Alectinib was generally better tolerated and associated with better outcomes vs crizotinib in ALK mutation–positive non–small-cell lung cancer.
Alectinib is better tolerated and is associated with longer progression-free survival (PFS) than crizotinib as a first-line treatment for patients with ALK mutation–positive non–small-cell lung cancer (ALK+ NSCLC), according to follow-up safety and efficacy findings from the phase III ALEX study (abstract 9043) presented at the 2018 American Society of Clinical Oncology (ASCO) Annual Meeting, held June 1–5 in Chicago.
“Alectinib demonstrated superior efficacy vs crizotinib regardless of baseline central nervous system [CNS] metastases,” reported D. Ross Camidge, MD, PhD, of the University of Colorado in Aurora, and coauthors. “The quality of response with alectinib was highlighted by the longer duration and greater depth of response compared with crizotinib, in patients with and without CNS metastases at baseline.”
Alectinib was also consistently more tolerable despite longer treatment, “consolidating alectinib as the standard of care for the first-line treatment of patients with ALK+ NSCLC,” the study authors noted.
Alectinib is a highly selective ALK inhibitor that is active in brain tissue; it was approved in November 2017 by the US Food and Drug Administration for treating patients with metastatic ALK+ NSCLC.

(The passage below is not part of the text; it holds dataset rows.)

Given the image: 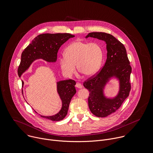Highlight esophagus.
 I'll list each match as a JSON object with an SVG mask.
<instances>
[{"label":"esophagus","mask_w":153,"mask_h":153,"mask_svg":"<svg viewBox=\"0 0 153 153\" xmlns=\"http://www.w3.org/2000/svg\"><path fill=\"white\" fill-rule=\"evenodd\" d=\"M76 88H81L82 87V84H81V83H79V82H77L76 83Z\"/></svg>","instance_id":"34e87169"}]
</instances>
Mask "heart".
Returning <instances> with one entry per match:
<instances>
[{"label": "heart", "instance_id": "obj_1", "mask_svg": "<svg viewBox=\"0 0 153 153\" xmlns=\"http://www.w3.org/2000/svg\"><path fill=\"white\" fill-rule=\"evenodd\" d=\"M65 58L59 59L62 72L71 76L76 72L75 66L79 72L84 76L90 77L100 69L103 57L101 46L95 43H88L76 41L69 45L65 50Z\"/></svg>", "mask_w": 153, "mask_h": 153}]
</instances>
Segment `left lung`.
Masks as SVG:
<instances>
[{
    "label": "left lung",
    "mask_w": 153,
    "mask_h": 153,
    "mask_svg": "<svg viewBox=\"0 0 153 153\" xmlns=\"http://www.w3.org/2000/svg\"><path fill=\"white\" fill-rule=\"evenodd\" d=\"M93 37L103 40L107 45V59L102 69L83 83L89 91L88 104L90 110L100 117H106L115 112L128 97L131 67L126 49L114 36L105 33H90L85 38ZM116 78L120 83L118 93L113 98H107L103 90L111 78Z\"/></svg>",
    "instance_id": "left-lung-1"
}]
</instances>
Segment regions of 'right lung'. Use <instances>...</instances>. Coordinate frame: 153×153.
<instances>
[{
    "label": "right lung",
    "mask_w": 153,
    "mask_h": 153,
    "mask_svg": "<svg viewBox=\"0 0 153 153\" xmlns=\"http://www.w3.org/2000/svg\"><path fill=\"white\" fill-rule=\"evenodd\" d=\"M74 37L75 36L69 33H48L37 36L22 53L20 63L17 71L19 76L20 77L36 59H42L49 63L56 62L57 53L61 46L69 39ZM22 82L23 86L24 82L22 80ZM56 84L57 92L62 102V108L58 113L52 116L41 115L42 117L53 121H59L65 117L68 114L71 99L76 94L75 87L76 82L74 80L59 81Z\"/></svg>",
    "instance_id": "add662e5"
}]
</instances>
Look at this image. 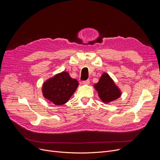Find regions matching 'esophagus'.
Listing matches in <instances>:
<instances>
[{"instance_id":"obj_1","label":"esophagus","mask_w":160,"mask_h":160,"mask_svg":"<svg viewBox=\"0 0 160 160\" xmlns=\"http://www.w3.org/2000/svg\"><path fill=\"white\" fill-rule=\"evenodd\" d=\"M82 83H83V84H84V85H89L90 83V81H89V80H86V81H83Z\"/></svg>"}]
</instances>
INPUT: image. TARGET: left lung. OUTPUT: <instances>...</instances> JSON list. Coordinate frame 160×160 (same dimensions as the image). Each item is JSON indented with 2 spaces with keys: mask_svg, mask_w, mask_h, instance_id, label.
<instances>
[{
  "mask_svg": "<svg viewBox=\"0 0 160 160\" xmlns=\"http://www.w3.org/2000/svg\"><path fill=\"white\" fill-rule=\"evenodd\" d=\"M95 90L101 101L109 104L118 99L122 95V91L117 86L113 80L107 72H104L100 77L98 82L94 84Z\"/></svg>",
  "mask_w": 160,
  "mask_h": 160,
  "instance_id": "left-lung-1",
  "label": "left lung"
}]
</instances>
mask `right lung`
<instances>
[{
  "mask_svg": "<svg viewBox=\"0 0 160 160\" xmlns=\"http://www.w3.org/2000/svg\"><path fill=\"white\" fill-rule=\"evenodd\" d=\"M79 86L69 72L62 71L47 79L42 86V94L45 99L55 105H63L69 101Z\"/></svg>",
  "mask_w": 160,
  "mask_h": 160,
  "instance_id": "1",
  "label": "right lung"
}]
</instances>
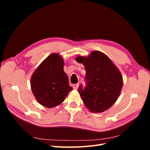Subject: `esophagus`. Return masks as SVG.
<instances>
[{
  "label": "esophagus",
  "instance_id": "34e87169",
  "mask_svg": "<svg viewBox=\"0 0 150 150\" xmlns=\"http://www.w3.org/2000/svg\"><path fill=\"white\" fill-rule=\"evenodd\" d=\"M78 86H79V84H78H78H74L72 85V87H73V88H74V89H78Z\"/></svg>",
  "mask_w": 150,
  "mask_h": 150
}]
</instances>
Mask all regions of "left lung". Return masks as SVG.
Returning a JSON list of instances; mask_svg holds the SVG:
<instances>
[{
	"mask_svg": "<svg viewBox=\"0 0 150 150\" xmlns=\"http://www.w3.org/2000/svg\"><path fill=\"white\" fill-rule=\"evenodd\" d=\"M76 61L85 67L86 86L78 92L91 112H101L111 108L118 98L123 85L119 69L104 53L95 51Z\"/></svg>",
	"mask_w": 150,
	"mask_h": 150,
	"instance_id": "8db88e82",
	"label": "left lung"
}]
</instances>
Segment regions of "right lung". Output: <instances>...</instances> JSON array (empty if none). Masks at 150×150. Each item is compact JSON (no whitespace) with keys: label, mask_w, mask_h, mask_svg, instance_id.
Wrapping results in <instances>:
<instances>
[{"label":"right lung","mask_w":150,"mask_h":150,"mask_svg":"<svg viewBox=\"0 0 150 150\" xmlns=\"http://www.w3.org/2000/svg\"><path fill=\"white\" fill-rule=\"evenodd\" d=\"M63 67L62 58L57 53L52 54L32 75L31 89L41 105L49 108L59 105L72 89Z\"/></svg>","instance_id":"right-lung-1"}]
</instances>
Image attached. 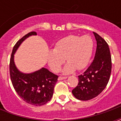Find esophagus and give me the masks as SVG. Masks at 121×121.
<instances>
[{"mask_svg": "<svg viewBox=\"0 0 121 121\" xmlns=\"http://www.w3.org/2000/svg\"><path fill=\"white\" fill-rule=\"evenodd\" d=\"M67 77H61V76H60V77H58V80H62V79H67Z\"/></svg>", "mask_w": 121, "mask_h": 121, "instance_id": "34e87169", "label": "esophagus"}]
</instances>
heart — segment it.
<instances>
[{"label": "heart", "mask_w": 121, "mask_h": 121, "mask_svg": "<svg viewBox=\"0 0 121 121\" xmlns=\"http://www.w3.org/2000/svg\"><path fill=\"white\" fill-rule=\"evenodd\" d=\"M94 46V42L90 35L65 37L56 44L54 50H49L47 55L49 67L53 72H59L66 58L68 63L63 69L64 73H71L75 69H83L90 60Z\"/></svg>", "instance_id": "heart-1"}]
</instances>
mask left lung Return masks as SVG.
<instances>
[{
	"label": "left lung",
	"mask_w": 121,
	"mask_h": 121,
	"mask_svg": "<svg viewBox=\"0 0 121 121\" xmlns=\"http://www.w3.org/2000/svg\"><path fill=\"white\" fill-rule=\"evenodd\" d=\"M97 42L95 57L90 66L78 76L79 83L72 90L73 95L80 100H90L104 90L109 81L112 60L107 42L94 32Z\"/></svg>",
	"instance_id": "obj_1"
}]
</instances>
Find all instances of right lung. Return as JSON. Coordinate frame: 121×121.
Wrapping results in <instances>:
<instances>
[{
    "instance_id": "1",
    "label": "right lung",
    "mask_w": 121,
    "mask_h": 121,
    "mask_svg": "<svg viewBox=\"0 0 121 121\" xmlns=\"http://www.w3.org/2000/svg\"><path fill=\"white\" fill-rule=\"evenodd\" d=\"M34 35H37L36 32L31 31L14 46L10 59L9 71L13 87L19 97L27 104L39 106L46 104L51 100L58 76L46 68L31 73H23L17 69L14 63V54L20 44L26 38Z\"/></svg>"
}]
</instances>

Among the intent-to-treat study population at the cutoff for updated data, 47% of patients who received alectinib and 76.8% of those receiving crizotinib had experienced disease progression or had died. Investigator-assessed PFS was 34.8 months in the alectinib study group (n = 152) compared with 10.9 months in the crizotinib group (n = 151; hazard ratio [HR], 0.43; 95% CI, 0.32–0.58). Among patients with brain metastases at baseline, PFS was 27.7 months vs 7.4 months (HR, 0.35; 95% CI, 0.22–0.56).
Response rates were 82.9% and 75.5% for the alectinib and crizotinib study groups. Seven of 152 patients on alectinib had complete responses, compared with 3 of 151 patients on crizotinib; partial responses were reported for 119 of 152 patients on alectinib, compared with 111 of 152 on crizotinib.
“The proportion of patients with grade 3–5 adverse events was lower with alectinib (45%) than with crizotinib (51%), [and] the proportions of patients with adverse events leading to dose reduction (alectinib, 16%; crizotinib, 21%) or interruption (alectinib, 22%; crizotinib, 25%) were lower with alectinib than crizotinib,” the authors reported.
Adverse event rates were in most cases higher among patients receiving crizotinib, but anemia and increased blood bilirubin were both higher in patients in the alectinib study group (22% and 16%) than the crizotinib group (7% and 2%). Patients receiving alectinib also had higher rates of myalgia (16% vs 2%).